> [SHORT EXERCISE 1]: In the passage on Sweeney's career below, which film is named as her choice for a rom-com boost?
> [SHORT EXERCISE 2]: Repeat word for word the stretch of the Sweeney passage below from "Seriously, though, who" through "I’ll stop there.".

Seriously, though, who is her fanbase? Is it her fellow young millennials who love Cassie in Euphoria and enjoy Sweeney in rom-coms? Is it the straight dudes who slobber over her in her revealing fashion while she coyly talks about loving her body? Is it the indie crowd who loved Reality but didn’t turn out for Christy? Is it the Madame Web nerds who… okay, I’ll stop there.
Sweeney’s ambition was the thing about her I was most intrigued by. She talked candidly about making certain career choices, such as signing up for the legendary Sony-Marvel bomb, because it would help her to level up in her long-term plans. Clearly, it was working. She jumped from genre to genre, director to director, to cover a wide range and get her foot in the door of box office success: Immaculate for horror vibes, Anyone But You for a rom-com boost, Eden for… well, on paper, it made sense. On paper, it also seemed like a savvy way to build up an audience eager for more. But I don’t really see it. The stans aren’t losing their minds over her like they have done for many of her Euphoria co-stars. Zendaya has unimpeachable star power and fashion savvy to die for, while Jacob Elordi has delved into character actor weirdness and won favour with some big-name auteurs. Who is in Syndey’s corner?

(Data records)
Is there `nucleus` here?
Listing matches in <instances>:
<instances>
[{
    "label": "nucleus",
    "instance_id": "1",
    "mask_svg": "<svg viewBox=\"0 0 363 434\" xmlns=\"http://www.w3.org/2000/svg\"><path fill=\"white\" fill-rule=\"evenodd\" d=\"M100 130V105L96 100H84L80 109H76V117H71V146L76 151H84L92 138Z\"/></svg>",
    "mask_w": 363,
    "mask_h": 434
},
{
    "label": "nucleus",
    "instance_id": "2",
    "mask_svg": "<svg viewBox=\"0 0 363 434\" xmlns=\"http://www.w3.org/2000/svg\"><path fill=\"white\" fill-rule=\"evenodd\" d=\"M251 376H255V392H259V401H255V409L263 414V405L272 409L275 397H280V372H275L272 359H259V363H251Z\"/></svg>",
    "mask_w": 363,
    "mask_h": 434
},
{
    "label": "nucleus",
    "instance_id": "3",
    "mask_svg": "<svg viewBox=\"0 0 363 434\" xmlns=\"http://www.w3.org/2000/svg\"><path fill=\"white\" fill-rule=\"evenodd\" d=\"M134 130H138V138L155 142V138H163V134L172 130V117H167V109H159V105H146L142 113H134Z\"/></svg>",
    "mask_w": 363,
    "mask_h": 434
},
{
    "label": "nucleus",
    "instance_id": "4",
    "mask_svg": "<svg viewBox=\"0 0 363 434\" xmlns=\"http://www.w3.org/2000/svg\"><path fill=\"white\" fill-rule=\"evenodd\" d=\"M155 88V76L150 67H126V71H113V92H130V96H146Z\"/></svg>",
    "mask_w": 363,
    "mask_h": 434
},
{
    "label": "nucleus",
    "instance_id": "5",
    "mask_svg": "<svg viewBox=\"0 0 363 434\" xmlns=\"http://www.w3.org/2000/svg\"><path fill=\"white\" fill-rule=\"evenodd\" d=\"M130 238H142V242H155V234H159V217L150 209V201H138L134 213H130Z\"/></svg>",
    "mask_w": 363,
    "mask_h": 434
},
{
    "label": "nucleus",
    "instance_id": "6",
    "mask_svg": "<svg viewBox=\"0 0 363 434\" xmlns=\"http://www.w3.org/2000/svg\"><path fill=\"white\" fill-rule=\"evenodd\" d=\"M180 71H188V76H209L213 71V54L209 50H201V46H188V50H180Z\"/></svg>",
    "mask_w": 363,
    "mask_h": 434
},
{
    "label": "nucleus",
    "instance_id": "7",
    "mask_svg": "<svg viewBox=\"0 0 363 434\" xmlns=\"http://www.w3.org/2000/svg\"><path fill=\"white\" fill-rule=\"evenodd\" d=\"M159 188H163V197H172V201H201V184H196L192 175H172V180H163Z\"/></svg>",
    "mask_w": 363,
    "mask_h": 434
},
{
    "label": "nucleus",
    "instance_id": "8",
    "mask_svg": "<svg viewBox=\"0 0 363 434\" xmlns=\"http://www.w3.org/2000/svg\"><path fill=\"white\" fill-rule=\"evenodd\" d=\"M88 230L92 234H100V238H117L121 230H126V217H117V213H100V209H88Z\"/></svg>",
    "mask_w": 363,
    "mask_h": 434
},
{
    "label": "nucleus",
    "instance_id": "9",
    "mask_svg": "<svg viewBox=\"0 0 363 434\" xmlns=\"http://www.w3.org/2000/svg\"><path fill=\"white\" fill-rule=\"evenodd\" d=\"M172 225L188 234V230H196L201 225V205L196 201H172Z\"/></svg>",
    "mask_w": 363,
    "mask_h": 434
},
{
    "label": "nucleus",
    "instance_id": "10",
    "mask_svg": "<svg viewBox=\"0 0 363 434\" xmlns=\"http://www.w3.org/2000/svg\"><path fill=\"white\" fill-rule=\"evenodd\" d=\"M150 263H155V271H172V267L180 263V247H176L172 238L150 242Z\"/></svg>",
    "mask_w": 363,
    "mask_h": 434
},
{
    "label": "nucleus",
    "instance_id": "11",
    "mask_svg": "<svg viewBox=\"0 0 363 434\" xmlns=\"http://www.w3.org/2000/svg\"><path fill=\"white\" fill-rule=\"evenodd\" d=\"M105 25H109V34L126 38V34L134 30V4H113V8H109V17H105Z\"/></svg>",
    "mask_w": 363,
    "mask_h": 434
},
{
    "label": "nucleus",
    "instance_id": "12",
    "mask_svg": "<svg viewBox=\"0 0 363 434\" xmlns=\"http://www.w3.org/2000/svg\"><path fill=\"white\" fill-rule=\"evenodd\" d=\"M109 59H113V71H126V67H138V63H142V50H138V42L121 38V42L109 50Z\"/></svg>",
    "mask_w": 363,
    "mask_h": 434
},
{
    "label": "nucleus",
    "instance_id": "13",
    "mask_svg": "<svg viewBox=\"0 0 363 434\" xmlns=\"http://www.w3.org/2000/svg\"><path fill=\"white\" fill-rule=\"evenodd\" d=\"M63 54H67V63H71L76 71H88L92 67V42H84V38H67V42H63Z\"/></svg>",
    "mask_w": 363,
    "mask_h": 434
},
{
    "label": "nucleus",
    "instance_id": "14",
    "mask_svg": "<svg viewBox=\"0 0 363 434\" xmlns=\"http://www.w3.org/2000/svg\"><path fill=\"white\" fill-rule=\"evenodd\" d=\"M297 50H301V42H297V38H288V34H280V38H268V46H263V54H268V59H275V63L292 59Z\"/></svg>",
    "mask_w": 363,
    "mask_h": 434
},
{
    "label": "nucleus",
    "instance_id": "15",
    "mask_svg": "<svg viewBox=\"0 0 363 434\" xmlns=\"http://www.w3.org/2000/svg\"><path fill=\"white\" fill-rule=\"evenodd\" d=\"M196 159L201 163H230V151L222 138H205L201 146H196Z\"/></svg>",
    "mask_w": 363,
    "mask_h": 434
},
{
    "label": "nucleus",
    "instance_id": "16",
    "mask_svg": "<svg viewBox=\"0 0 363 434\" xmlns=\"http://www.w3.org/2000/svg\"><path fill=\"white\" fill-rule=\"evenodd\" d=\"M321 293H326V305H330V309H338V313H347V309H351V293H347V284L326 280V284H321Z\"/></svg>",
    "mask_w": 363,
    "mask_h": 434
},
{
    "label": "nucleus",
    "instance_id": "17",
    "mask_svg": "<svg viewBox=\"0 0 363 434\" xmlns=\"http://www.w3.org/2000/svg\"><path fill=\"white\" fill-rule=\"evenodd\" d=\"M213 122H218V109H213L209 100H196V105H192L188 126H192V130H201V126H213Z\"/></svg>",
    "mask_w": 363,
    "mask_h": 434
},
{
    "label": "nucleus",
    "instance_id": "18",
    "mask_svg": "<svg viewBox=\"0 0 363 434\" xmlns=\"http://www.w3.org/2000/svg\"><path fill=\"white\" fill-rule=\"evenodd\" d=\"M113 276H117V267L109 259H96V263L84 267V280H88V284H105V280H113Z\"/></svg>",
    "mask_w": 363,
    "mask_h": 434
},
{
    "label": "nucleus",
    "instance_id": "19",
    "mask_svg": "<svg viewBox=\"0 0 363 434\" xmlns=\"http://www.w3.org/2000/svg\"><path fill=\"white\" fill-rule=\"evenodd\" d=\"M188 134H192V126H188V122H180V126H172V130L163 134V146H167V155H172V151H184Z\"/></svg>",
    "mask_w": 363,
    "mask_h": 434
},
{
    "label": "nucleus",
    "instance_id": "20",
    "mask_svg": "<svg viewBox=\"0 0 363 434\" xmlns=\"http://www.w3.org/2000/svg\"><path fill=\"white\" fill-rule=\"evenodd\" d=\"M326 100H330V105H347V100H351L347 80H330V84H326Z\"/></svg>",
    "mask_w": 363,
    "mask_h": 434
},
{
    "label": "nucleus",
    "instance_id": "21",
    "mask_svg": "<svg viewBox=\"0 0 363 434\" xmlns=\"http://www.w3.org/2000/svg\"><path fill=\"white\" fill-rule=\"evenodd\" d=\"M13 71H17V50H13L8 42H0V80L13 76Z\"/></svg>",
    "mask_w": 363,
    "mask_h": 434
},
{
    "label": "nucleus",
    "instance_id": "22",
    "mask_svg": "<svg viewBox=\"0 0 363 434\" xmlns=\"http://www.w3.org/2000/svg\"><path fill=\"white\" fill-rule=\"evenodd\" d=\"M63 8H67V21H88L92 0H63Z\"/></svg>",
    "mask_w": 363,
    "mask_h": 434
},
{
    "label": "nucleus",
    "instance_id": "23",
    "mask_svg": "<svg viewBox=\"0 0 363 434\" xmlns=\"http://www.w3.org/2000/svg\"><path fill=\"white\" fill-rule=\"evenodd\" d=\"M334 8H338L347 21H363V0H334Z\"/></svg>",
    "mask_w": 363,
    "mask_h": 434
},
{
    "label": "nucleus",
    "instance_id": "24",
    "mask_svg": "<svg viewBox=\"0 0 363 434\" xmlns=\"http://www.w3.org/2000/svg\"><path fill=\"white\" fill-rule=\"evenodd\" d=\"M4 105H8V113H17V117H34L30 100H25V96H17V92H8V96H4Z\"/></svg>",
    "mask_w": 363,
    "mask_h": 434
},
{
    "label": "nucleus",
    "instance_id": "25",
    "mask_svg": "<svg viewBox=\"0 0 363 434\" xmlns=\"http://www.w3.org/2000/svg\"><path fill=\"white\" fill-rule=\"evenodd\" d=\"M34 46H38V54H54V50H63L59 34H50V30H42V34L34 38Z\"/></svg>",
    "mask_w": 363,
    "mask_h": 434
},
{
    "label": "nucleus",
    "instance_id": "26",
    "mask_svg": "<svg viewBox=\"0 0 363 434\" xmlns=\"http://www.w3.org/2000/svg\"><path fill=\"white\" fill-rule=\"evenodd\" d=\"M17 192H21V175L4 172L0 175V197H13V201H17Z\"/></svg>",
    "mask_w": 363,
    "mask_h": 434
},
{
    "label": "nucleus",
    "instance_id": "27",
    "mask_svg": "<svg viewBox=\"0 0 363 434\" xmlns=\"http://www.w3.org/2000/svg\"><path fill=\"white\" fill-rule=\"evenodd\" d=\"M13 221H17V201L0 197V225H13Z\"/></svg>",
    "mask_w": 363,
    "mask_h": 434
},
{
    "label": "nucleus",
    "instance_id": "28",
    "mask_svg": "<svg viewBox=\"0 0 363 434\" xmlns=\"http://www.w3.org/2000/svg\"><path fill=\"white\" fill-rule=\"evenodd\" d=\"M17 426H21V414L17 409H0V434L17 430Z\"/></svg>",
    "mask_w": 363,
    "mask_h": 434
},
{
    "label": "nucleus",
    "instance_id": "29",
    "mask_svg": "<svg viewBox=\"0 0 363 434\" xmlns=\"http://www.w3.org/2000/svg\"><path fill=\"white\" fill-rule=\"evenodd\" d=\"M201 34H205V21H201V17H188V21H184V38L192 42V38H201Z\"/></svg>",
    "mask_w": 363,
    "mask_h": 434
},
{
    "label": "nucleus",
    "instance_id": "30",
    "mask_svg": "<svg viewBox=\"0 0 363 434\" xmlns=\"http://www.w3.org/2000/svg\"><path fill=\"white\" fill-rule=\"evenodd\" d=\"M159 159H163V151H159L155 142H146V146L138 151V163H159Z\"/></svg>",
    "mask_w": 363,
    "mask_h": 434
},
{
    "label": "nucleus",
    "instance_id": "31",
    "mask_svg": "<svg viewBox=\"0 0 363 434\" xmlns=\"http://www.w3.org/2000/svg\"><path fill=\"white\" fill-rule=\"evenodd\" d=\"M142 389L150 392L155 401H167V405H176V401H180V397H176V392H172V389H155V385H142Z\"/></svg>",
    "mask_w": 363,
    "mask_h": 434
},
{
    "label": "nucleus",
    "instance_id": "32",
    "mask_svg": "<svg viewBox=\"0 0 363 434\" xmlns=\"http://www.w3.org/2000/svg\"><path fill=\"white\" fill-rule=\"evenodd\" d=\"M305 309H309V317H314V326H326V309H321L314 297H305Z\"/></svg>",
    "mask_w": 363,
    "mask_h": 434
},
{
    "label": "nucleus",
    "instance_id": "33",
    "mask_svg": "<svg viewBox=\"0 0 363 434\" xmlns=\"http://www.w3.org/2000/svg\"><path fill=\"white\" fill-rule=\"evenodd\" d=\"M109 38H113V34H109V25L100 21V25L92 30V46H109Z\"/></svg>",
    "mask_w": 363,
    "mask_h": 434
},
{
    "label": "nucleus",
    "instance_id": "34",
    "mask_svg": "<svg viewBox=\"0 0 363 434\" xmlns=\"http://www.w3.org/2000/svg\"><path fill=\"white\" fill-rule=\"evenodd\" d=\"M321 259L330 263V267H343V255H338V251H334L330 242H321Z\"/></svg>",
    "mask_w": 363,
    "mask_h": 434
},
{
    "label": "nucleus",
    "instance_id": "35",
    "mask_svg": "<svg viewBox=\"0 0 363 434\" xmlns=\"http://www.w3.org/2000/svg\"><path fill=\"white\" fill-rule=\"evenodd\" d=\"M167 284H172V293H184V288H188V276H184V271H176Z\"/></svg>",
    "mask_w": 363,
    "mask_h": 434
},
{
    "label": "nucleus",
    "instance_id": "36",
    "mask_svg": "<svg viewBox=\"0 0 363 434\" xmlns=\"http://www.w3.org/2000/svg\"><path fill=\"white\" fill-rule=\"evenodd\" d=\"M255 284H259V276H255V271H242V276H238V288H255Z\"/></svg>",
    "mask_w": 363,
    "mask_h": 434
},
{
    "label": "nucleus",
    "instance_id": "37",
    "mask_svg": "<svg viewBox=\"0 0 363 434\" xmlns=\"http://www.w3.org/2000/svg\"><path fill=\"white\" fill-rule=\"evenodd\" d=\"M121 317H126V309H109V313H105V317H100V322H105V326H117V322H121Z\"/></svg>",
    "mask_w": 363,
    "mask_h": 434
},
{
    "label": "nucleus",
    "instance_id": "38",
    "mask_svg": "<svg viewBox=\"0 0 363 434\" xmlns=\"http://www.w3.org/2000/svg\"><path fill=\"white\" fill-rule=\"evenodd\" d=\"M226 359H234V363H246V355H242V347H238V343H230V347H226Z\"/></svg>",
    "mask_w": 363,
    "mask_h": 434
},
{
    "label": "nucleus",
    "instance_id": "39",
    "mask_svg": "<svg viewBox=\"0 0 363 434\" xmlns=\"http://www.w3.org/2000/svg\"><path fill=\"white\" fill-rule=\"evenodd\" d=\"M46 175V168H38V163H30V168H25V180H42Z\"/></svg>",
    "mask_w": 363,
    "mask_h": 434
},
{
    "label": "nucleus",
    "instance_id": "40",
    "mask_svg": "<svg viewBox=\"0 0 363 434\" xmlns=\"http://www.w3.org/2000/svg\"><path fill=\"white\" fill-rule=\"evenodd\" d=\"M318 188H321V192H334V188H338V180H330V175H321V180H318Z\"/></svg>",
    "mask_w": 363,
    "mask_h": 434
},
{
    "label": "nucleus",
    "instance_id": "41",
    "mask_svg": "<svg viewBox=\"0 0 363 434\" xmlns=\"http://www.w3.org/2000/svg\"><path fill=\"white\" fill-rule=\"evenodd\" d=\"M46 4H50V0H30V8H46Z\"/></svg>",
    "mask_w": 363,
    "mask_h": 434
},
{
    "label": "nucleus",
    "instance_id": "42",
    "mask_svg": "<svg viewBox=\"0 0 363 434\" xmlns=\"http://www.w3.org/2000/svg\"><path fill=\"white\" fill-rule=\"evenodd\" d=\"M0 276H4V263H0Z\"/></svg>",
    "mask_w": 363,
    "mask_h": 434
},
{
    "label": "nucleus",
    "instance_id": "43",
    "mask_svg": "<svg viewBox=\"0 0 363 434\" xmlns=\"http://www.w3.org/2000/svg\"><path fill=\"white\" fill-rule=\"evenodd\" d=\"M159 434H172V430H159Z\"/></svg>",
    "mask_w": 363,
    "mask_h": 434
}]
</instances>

> [CORRECT RESULT 1]: Anyone But You

> [CORRECT RESULT 2]:
Seriously, though, who is her fanbase? Is it her fellow young millennials who love Cassie in Euphoria and enjoy Sweeney in rom-coms? Is it the straight dudes who slobber over her in her revealing fashion while she coyly talks about loving her body? Is it the indie crowd who loved Reality but didn’t turn out for Christy? Is it the Madame Web nerds who… okay, I’ll stop there.